I'm trying to prove that the following potential is stable at its critical point:
$$ F_{\textbf{n}}(x) = x - \sum_{\ell=1}^{r} \ln G_{n_{\ell}}(x), $$
where $\textbf{n} = (n_1, n_2, \ldots, n_r)$ and
$$ G_{n}(x) = \sum_{j=0}^{n} \binom{n}{j}\frac{x^{j}}{j!} \equiv L_{n}(-x)$$
with $L_{n}(-x)$ $n$th Laguerre polynomial. From plotting $F_{\textbf{n}}(x)$ as a function of $x$ for a few sets of $\textbf{n}$ values, it appears that the potential is always stable, but I am seeking an analytical proof.
Solution Attempt
The critical point $x = \bar{x}$ is defined by
\begin{equation} 0 = 1 - \sum_{\ell=1}^r \frac{G_{n_{\ell}}'(\bar{x})}{G_{n_{\ell}}(\bar{x})} = 1 - \frac{1}{\bar{x}} \sum_{\ell=1}^r n_{\ell} \left(1- \frac{G_{n_{\ell}-1}(\bar{x})}{G_{n_{\ell}}(\bar{x})}\right) \end{equation} Where the final expression comes from the Laguerre Polynomial identity $x G_n'(x) = n(G_n(x) - G_{n-1}(x))$.
We can show that the second derivative of the potential is given by \begin{align} F_{\textbf{n}}''(\bar{x}) & = \sum_{\ell=1}^r \left[ \left(\frac{G_{n_{\ell}}'(\bar{x})}{G_{n_{\ell}}(\bar{x})}\right)^2 - \frac{G_{n_{\ell}}''(\bar{x})}{G_{n_{\ell}}(\bar{x})}\right]\\[.75em] & =\sum_{\ell=1}^r \left[ \left(\frac{G_{n_{\ell}}'(\bar{x})}{G_{n_{\ell}}(\bar{x})}\right)^2 - \frac{1}{\bar{x}}\frac{-(1+ \bar{x})G_{n_{\ell}}'(\bar{x})+ n_{\ell}G_{n_{\ell}}(\bar{x})}{G_{n_{\ell}}(\bar{x})}\right] \\[.75em] & =\sum_{\ell=1}^r \left(\frac{G_{n_{\ell}}'(\bar{x})}{G_{n_{\ell}}(\bar{x})}\right)^2 + \frac{1+ \bar{x}}{\bar{x}}\sum_{\ell=1}^r\frac{G_{n_{\ell}}'(\bar{x})}{G_{n_{\ell}}(\bar{x})} - \frac{1}{\bar{x}}\sum_{\ell=1}^rn_{\ell} \\[.75em] & = \frac{1}{\bar{x}^2}\sum_{\ell=1}^r n_{\ell}^2 \left(1- \frac{G_{n_{\ell}-1}(\bar{x})}{G_{n_{\ell}}(\bar{x})} \right)^2 + 1 + \frac{1-N}{\bar{x}} \end{align} In the second equality we used the identity $x G''_n(x) = n G_{n}(x) - (1+x) G_n'(x)$ which can be established by differentiating both sides of $x G'_n(x) = n(G_n(x) - G_{n-1}(x)$ (1st Laguerre Polynomial identity) and applying $G'_n(x) = G_{n-1}'(x) + G_{n-1}(x)$ (intentionally a sum and not a difference).

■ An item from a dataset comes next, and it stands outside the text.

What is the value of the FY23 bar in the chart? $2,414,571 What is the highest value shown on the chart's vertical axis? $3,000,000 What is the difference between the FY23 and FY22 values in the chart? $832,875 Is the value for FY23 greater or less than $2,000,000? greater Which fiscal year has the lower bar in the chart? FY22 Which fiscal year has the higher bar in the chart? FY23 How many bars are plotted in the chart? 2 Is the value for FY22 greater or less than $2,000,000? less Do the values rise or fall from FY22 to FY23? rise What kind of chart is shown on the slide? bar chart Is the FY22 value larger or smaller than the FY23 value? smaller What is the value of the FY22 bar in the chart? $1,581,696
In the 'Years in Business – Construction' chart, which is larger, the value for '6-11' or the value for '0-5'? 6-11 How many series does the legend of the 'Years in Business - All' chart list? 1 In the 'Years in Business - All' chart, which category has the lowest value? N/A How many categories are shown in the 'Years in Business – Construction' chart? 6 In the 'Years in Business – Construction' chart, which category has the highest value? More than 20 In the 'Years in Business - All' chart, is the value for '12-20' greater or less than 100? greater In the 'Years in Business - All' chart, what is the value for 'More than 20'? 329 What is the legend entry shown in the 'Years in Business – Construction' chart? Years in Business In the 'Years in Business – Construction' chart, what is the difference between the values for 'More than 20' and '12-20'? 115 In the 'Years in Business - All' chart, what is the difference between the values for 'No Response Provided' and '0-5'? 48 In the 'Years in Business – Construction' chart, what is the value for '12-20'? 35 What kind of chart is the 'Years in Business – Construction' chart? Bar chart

In the final equality we used the critical point condition and defined $N \equiv \sum_{\ell=1}^{r} n_{\ell}$.
From the final line above, it is not clear to me how to show that $F_{\textbf{n}}''(\bar{x})$ is always positive. Any help, or alternative approaches would be appreciated.